» **Exercício escrito 1**: Indique se cada afirmação abaixo está de acordo com o texto sobre o filho egoísta, respondendo sim ou não e citando as palavras do texto que decidem a questão. (a) A parábola apresenta apenas o filho pródigo. (b) Os dois extremos da ingratidão filial são o esbanjamento e a avareza. (c) Muitos aprendizes conseguiram fixar o pensamento na conduta do irmão que permaneceu em casa.

======== Trecho do documento ========

157
O FILHO EGOÍSTA
Mas, respondendo
ele, disse ao pai: Eis que te sirvo, há tantos anos, sem jamais transgredir um mandamento
teu, e nunca me deste um cabrito para alegrar-me com os meus amigos.
(LUCAS, 15:29).
A parábola não apresenta somente o
filho pródigo. Mais aguçada atenção e encontraremos o filho egoísta.
O ensinamento velado do Mestre
demonstra dois extremos da ingratidão filial. Um reside no esbanjamento; o
outro, na avareza. São as duas extremidades que fecham o círculo da
incompreensão humana.
De maneira geral, os crentes apenas
enxergaram o filho que abandonou o lar paterno, a fim de viver nas estroinices
do escândalo, tornando-se credor de todas as punições; e raros aprendizes
conseguiram fixar o pensamento na conduta condenável do irmão que permanecia sob
o teto familiar, não menos passível de repreensão.
Observando a generosidade paterna, os
sentimentos inferiores que o animam sobem à tona e ei-lo na demonstração de sovinice.

======== Dados armazenados ========

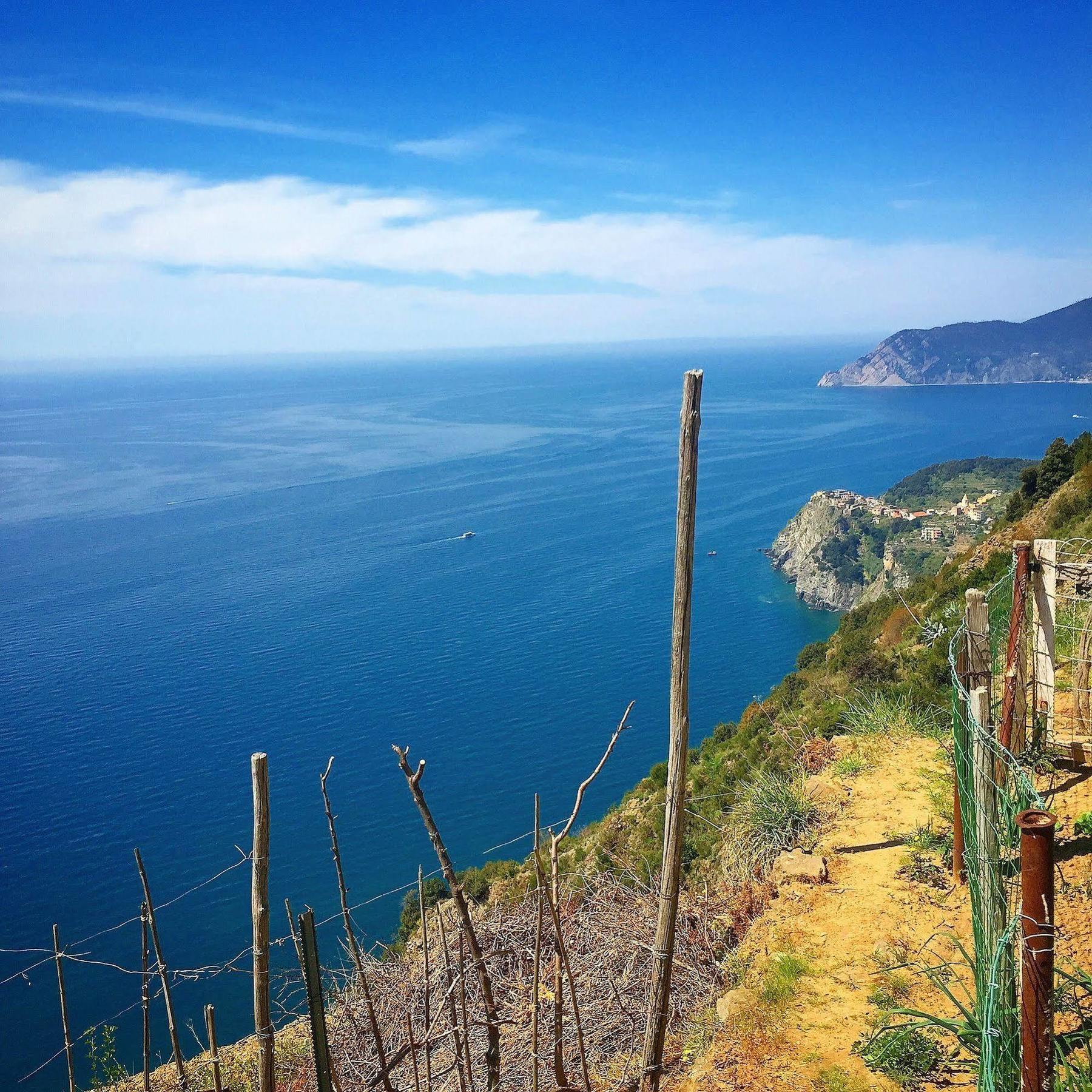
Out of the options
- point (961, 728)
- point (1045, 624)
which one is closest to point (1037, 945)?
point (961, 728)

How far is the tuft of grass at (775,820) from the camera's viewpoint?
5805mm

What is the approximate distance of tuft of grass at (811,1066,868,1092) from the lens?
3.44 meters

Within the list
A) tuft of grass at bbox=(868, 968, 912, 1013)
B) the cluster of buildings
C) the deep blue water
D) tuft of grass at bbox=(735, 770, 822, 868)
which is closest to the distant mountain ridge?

========
======== Dados armazenados ========

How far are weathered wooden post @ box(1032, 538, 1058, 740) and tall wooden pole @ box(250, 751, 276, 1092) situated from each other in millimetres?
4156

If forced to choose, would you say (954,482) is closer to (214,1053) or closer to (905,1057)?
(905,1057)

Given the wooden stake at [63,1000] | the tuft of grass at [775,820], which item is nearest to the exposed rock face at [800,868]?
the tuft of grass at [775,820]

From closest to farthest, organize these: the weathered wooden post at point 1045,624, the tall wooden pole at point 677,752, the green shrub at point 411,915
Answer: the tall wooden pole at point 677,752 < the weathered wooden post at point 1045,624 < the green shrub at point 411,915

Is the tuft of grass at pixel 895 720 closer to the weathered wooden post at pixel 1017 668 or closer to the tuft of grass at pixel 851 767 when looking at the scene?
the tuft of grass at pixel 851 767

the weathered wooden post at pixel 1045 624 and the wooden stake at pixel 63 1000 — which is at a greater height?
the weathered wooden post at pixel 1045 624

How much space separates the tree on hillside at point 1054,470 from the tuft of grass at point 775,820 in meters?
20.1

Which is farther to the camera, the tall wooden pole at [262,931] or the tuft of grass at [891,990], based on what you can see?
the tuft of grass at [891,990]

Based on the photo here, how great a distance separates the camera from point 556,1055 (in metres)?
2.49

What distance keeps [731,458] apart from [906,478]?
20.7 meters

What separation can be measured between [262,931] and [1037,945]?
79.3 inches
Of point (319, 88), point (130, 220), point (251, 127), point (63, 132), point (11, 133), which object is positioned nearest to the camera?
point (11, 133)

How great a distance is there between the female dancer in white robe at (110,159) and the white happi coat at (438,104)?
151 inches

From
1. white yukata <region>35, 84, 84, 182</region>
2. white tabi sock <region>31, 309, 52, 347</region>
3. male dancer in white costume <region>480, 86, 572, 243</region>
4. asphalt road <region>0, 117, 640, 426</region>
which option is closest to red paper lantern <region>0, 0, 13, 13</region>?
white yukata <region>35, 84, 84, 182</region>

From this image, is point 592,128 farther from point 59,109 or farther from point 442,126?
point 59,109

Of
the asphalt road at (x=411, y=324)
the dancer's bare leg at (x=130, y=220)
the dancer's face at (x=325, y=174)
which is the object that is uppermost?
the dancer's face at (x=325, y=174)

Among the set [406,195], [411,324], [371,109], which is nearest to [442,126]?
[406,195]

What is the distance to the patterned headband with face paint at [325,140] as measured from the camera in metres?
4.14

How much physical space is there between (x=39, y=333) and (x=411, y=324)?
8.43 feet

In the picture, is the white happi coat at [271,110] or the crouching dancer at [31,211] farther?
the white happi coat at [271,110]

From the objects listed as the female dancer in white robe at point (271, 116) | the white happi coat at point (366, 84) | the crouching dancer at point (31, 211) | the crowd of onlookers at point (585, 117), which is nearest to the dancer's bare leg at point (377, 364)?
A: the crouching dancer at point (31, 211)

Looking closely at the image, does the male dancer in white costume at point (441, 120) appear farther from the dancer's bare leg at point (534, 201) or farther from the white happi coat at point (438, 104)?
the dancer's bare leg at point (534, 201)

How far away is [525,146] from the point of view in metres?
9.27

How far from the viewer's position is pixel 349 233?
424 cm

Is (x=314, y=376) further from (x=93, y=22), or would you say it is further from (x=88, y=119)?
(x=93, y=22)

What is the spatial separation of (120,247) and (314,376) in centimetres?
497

========

» **Exercício escrito 2**: Devolva todas as linhas dos registros que contêm a palavra "separates".

» **Resposta da tarefa 1**:
(a) Não: "A parábola não apresenta somente o filho pródigo."
(b) Sim: "Um reside no esbanjamento; o outro, na avareza."
(c) Não: "raros aprendizes conseguiram fixar o pensamento na conduta condenável do irmão que permanecia sob o teto familiar"

» **Resposta da tarefa 2**:
How much space separates the tree on hillside at point 1054,470 from the tuft of grass at point 775,820 in meters?
Based on the photo here, how great a distance separates the camera from point 556,1055 (in metres)?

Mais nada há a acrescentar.